Deleting Users from Prism Central
Deleting users from Prism Central can become challenging at times. I recently came across a scenario in which trying to remove a user didn't work.
Removing a user via Prism Central CLI:
- Connect to the Prism Central cluster IP via SSH, and run: nuclei user.list
nutanix@PCVM:/tmp$ nuclei user.list
2021/02/02 17:24:16 Connected to 172.212.120.213:9876
2021/02/02 17:24:16 Authenticating connection 0x0
2021/02/02 17:24:16 nuclei is attempting to connect to Zookeeper
2021/02/02 17:24:16 Authenticated: id=0x176afba7f52e141, timeout=20000
"Total Entities : 36"
"Length : 20"
"Offset : 0"
"Entities :"
Name UUID State
00053c4e-d332-20e7-2e00-246e9620c630 356569c0-74d6-5428-b705-74ba4fb58930 COMPLETE
00053c50-a109-b9f1-0491-246e9620d740 20ba0942-4156-53e2-ac05-7c800f307a3f COMPLETE
00053d67-19c9-43a1-3105-246e961e09c8 3d2cb641-9f97-5dbb-b3c4-ece40cf59218 COMPLETE
00053d6d-5be7-2e05-2888-246e961e09b0 de9f1db6-3fc3-5f7f-8631-04b8b3f9cdb4 COMPLETE
admin 00000000-0000-0000-0000-000000000000 COMPLETE
pr@myspace.com 61041064-90e8-563e-8e6b-2037589f6e56 COMPLETE
2. Execute the delete command: nuclei user.delete user_uuid
nutanix@PCVM:/tmp$ nuclei user.delete 61041064-90e8-563e-8e6b-2037589f6e56
2021/02/02 17:27:28 Connected to 172.22.10.12:9876
2021/02/02 17:27:28 Authenticating connection 0x0
2021/02/02 17:27:28 nuclei is attempting to connect to Zookeeper
2021/02/02 17:27:28 Authenticated: id=0x176afba7f52e155, timeout=20000
Confirm deletion of user? (yes/no) yes
"Deleted user with UUID:61041064-90e8-563e-8e6b-2037589f6e56"
Typically, the above process works without an issue, but occasionally you may run across problems that prevent you from deleting an account.
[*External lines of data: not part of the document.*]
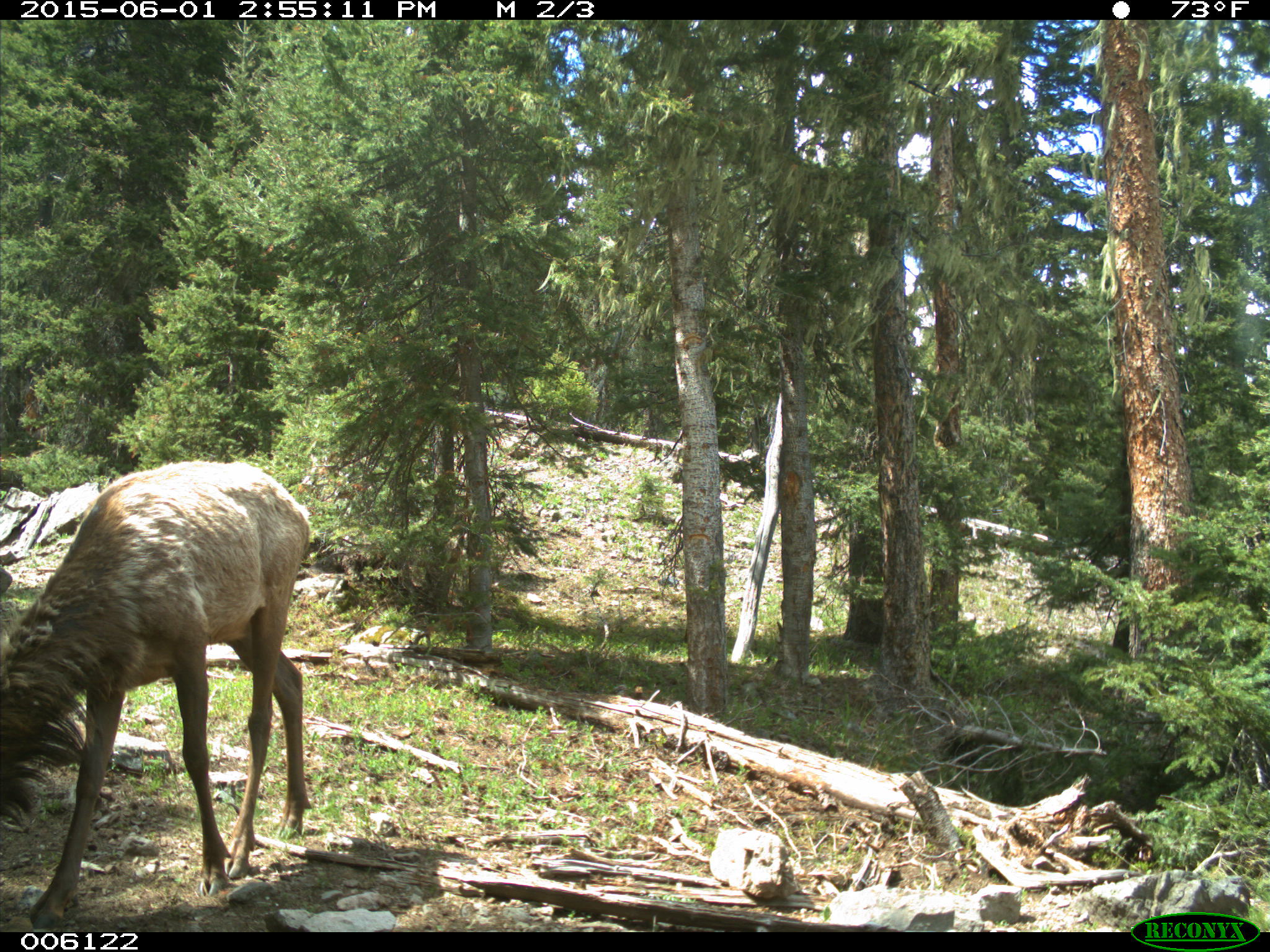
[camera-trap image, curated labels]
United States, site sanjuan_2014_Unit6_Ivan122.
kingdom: Animalia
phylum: Chordata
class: Mammalia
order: Artiodactyla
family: Cervidae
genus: Cervus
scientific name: Cervus elaphus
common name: red deer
Cervus elaphus (red deer).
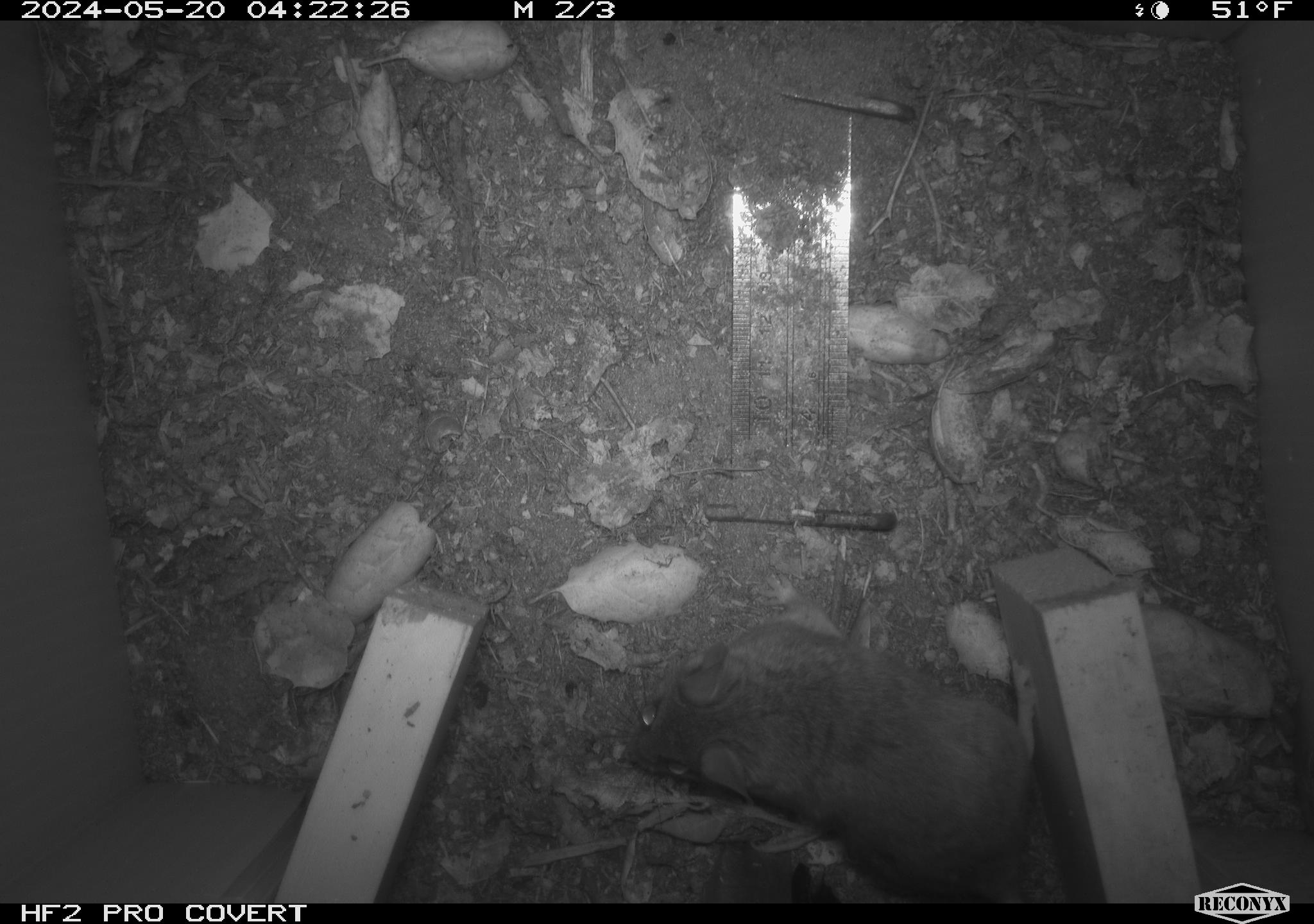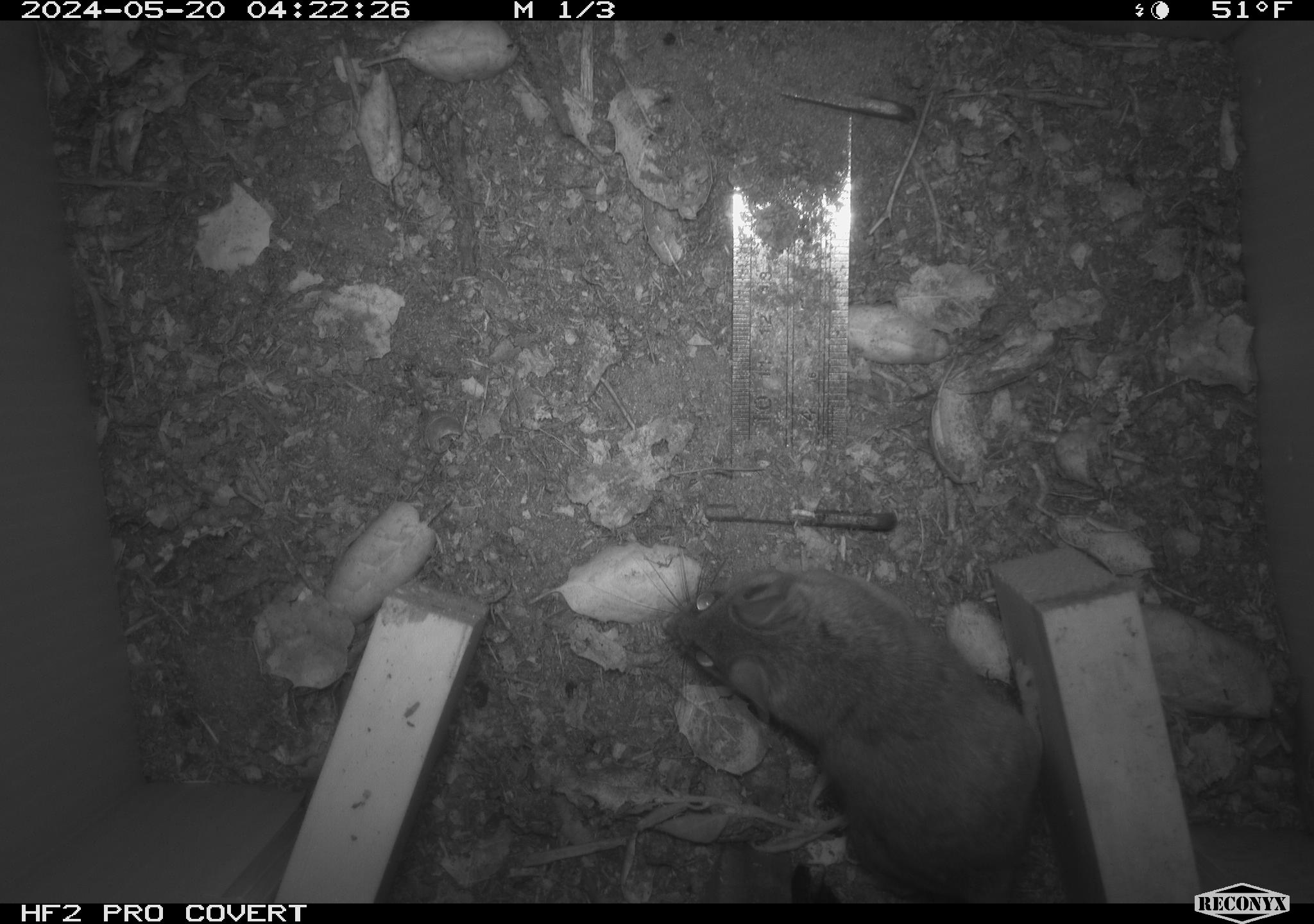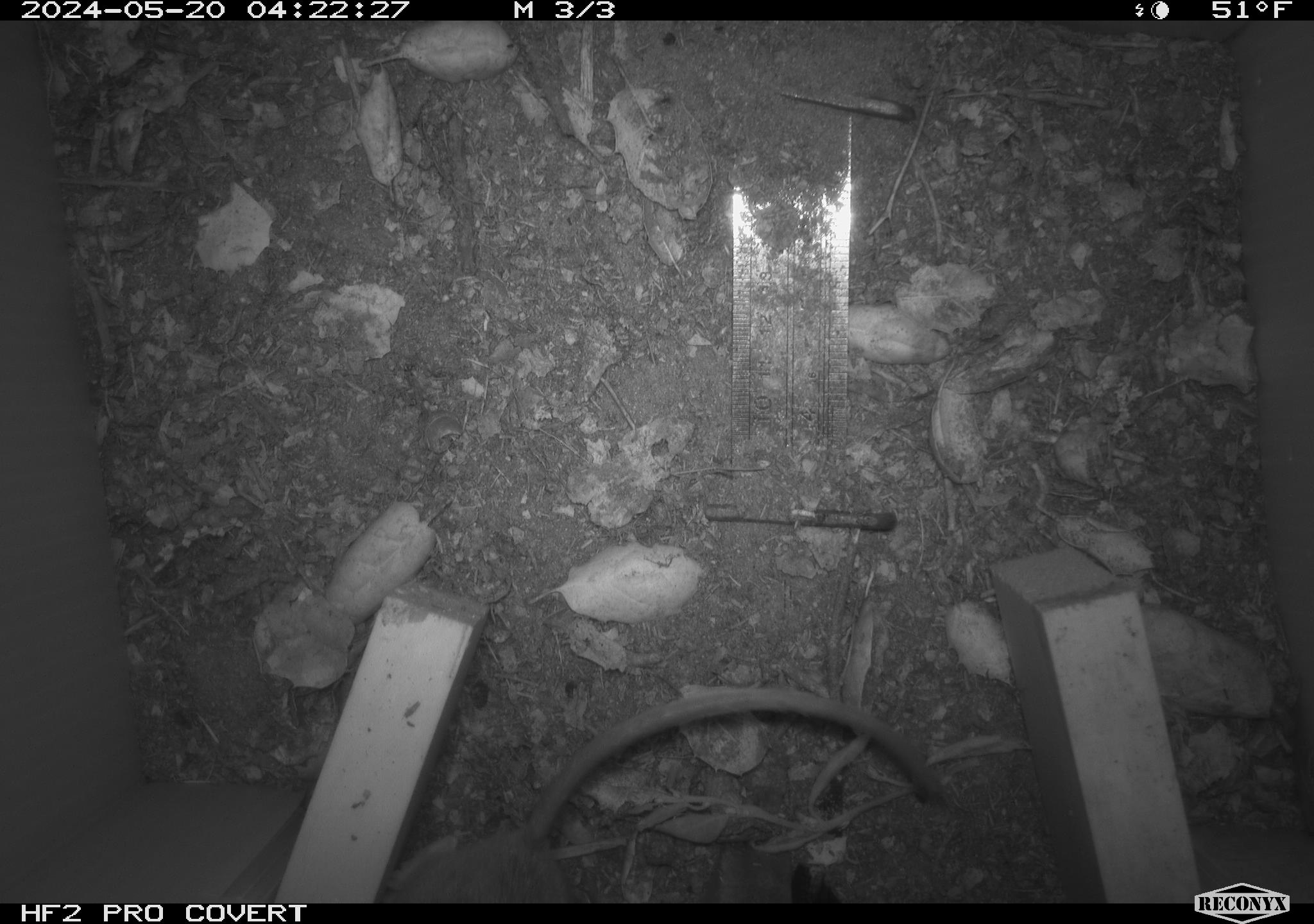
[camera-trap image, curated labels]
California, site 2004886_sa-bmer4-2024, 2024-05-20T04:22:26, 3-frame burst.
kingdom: Animalia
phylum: Chordata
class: Mammalia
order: Rodentia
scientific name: Rodentia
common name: mouse species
Mouse species (Rodentia).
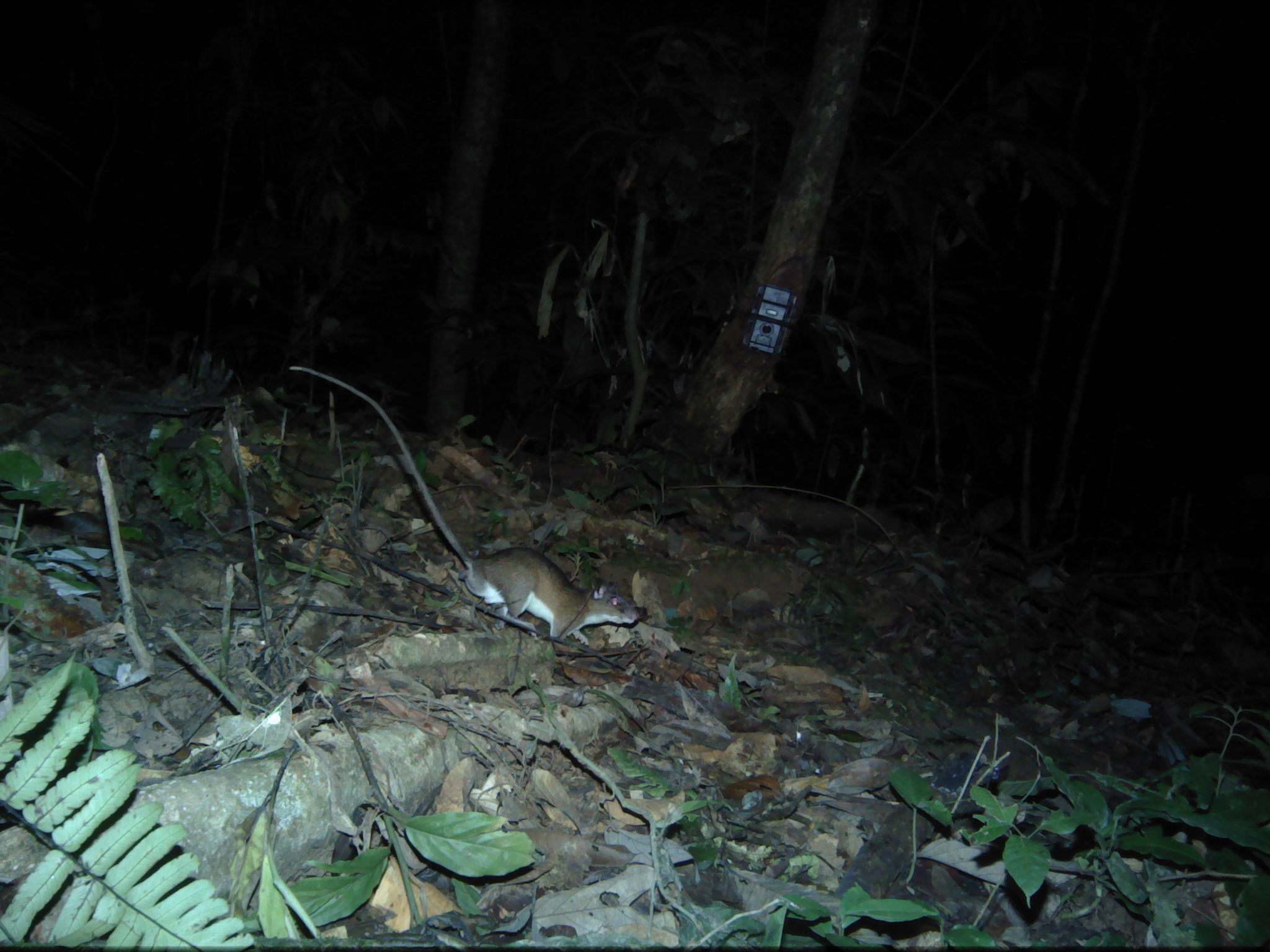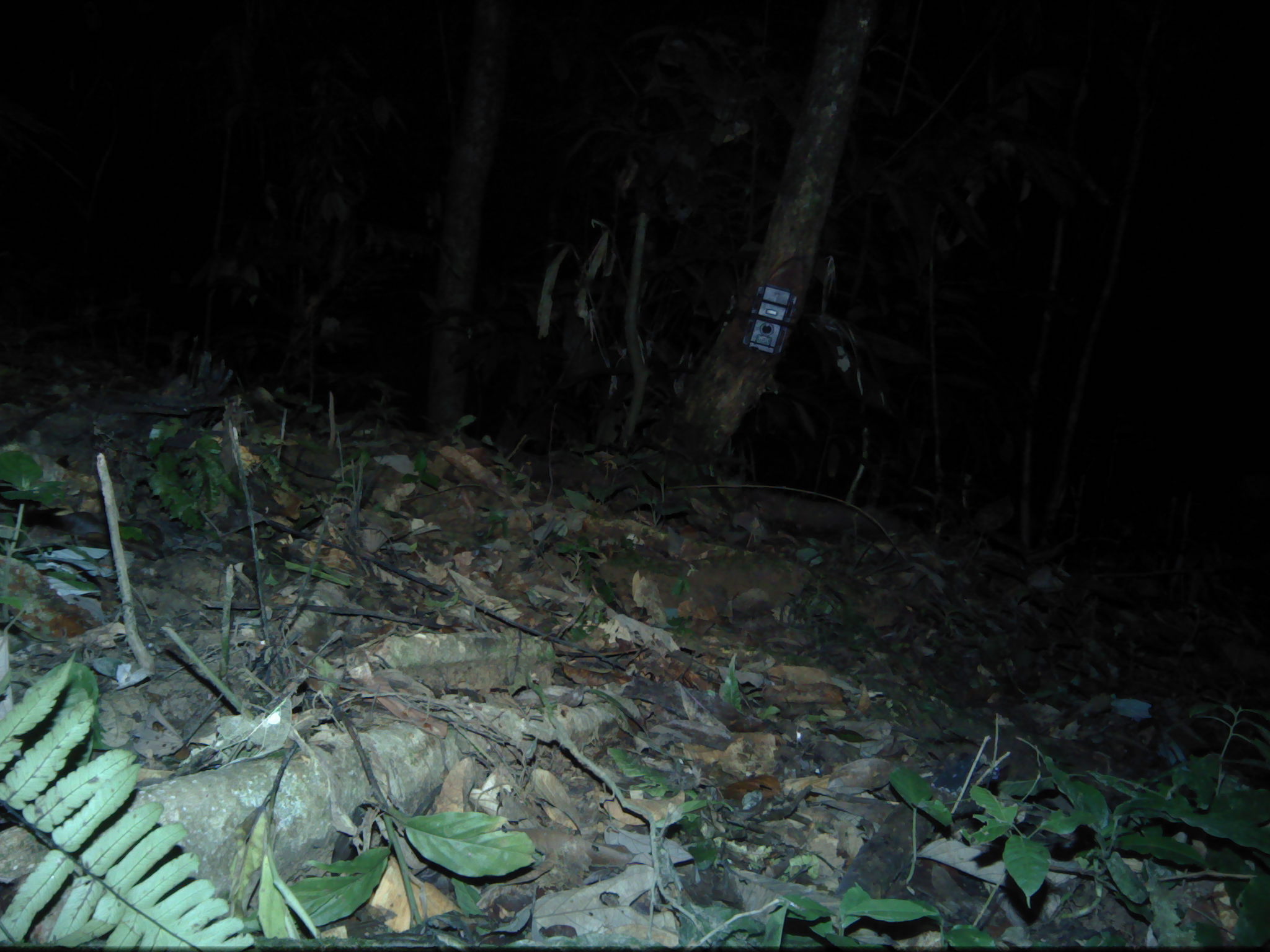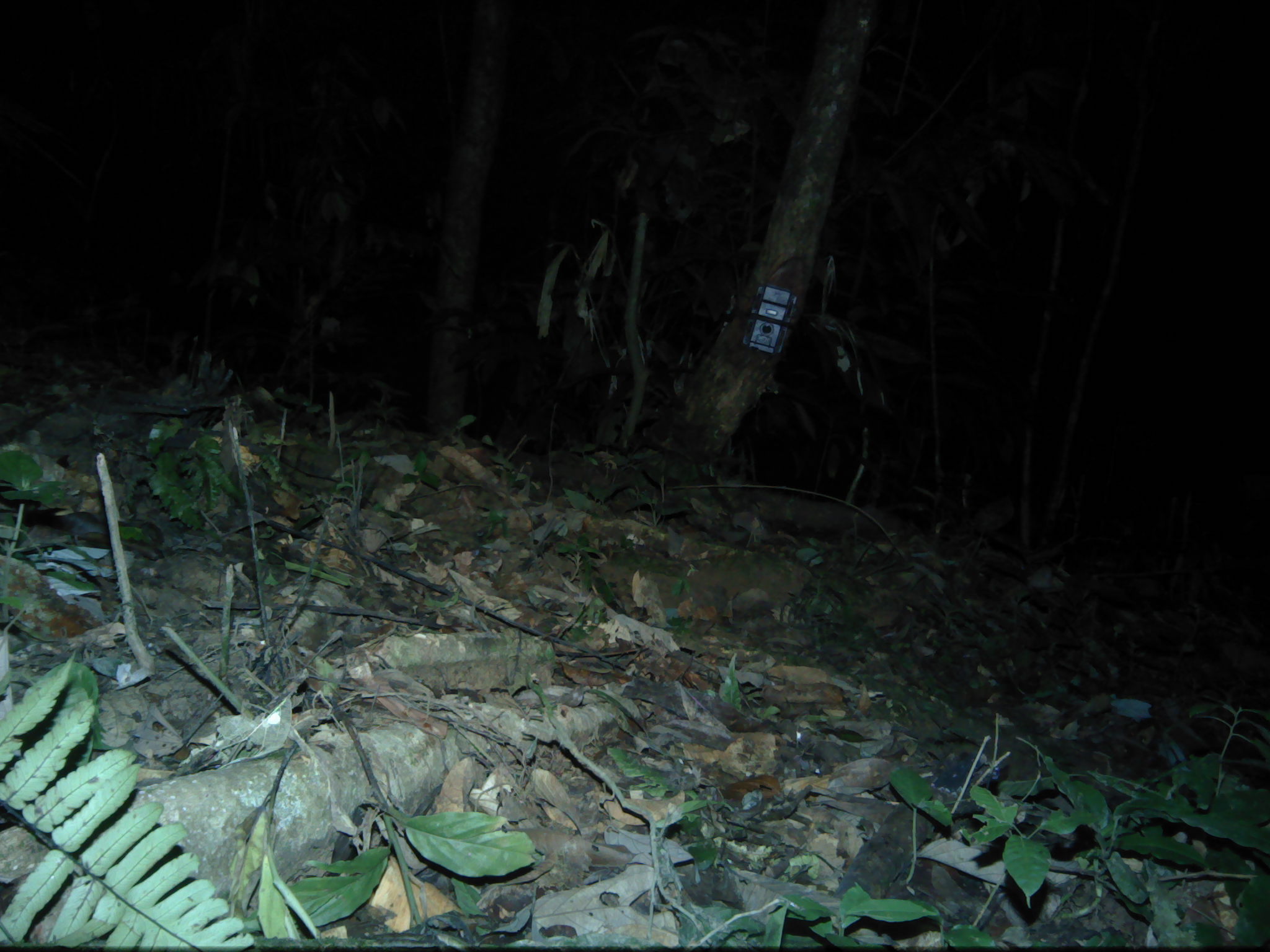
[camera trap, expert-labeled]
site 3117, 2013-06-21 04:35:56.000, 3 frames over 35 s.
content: unidentified animal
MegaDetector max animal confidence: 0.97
When failure occurs, you'll receive an output like this:
api_version: '3.1'
metadata:
categories: {}
categories_mapping: {}
kind: user
spec_version: 0
uuid: 77bc0866-7dcb-51f8-a7f2-eb9466ef9dcf
spec:
resources:
directory_service_user:
directory_service_reference:
kind: directory_service
uuid: 82cf658f-4a5d-4fd4-afeb-dda80ce3c8bc
user_principal_name: ag@myspace.com
status:
execution_context:
task_uuid:
- 5eba2d84-0609-4855-a285-3ed12e787942
message_list:
- message: User cannot be deleted as there are resources associated with this user.
Change the ownership on the associated entities and try again.
reason: INTERNAL_ERROR
name: ag@myspace.com
resources:
access_control_policy_reference_list: []
directory_service_user:
default_user_principal_name: ag@myspace.com
directory_service_reference:
kind: directory_service
name: Myspace
uuid: 82cf658f-4a5d-4fd4-afeb-dda80ce3c8bc
user_principal_name: ag@myspace.com
display_name: AdminAG
projects_reference_list:
- kind: project
name: default
uuid: 12ae2f4b-4f1b-4bef-869a-3b3513cd63ee
resource_usage_summary:
resource_domain:
resources: []
user_type: DIRECTORY_SERVICE
state: ERROR
To remove these accounts, we will need to download a script from Nutanix.
- Change directory to /tmp and download the script via wget.
nutanix@PCVM:~$ cd /tmp
nutanix@PCVM:/tmp$ wget http://download.nutanix.com/kbattachments/7127/user_delete_by_user_uuid.py
2. Edit the script to add the UUID of the user you intend to delete. Using VI, locate user_uuids = ["user"], press I, then update the user with the UUID of the user you intend to delete. Press Esc, then type :wq!
vi user_delete_by_user_uuid.py
3. Execute the script.
nutanix@PCVM:~$ python user_delete_by_user_uuid.py
The script will remove the user and your user list will be up to date!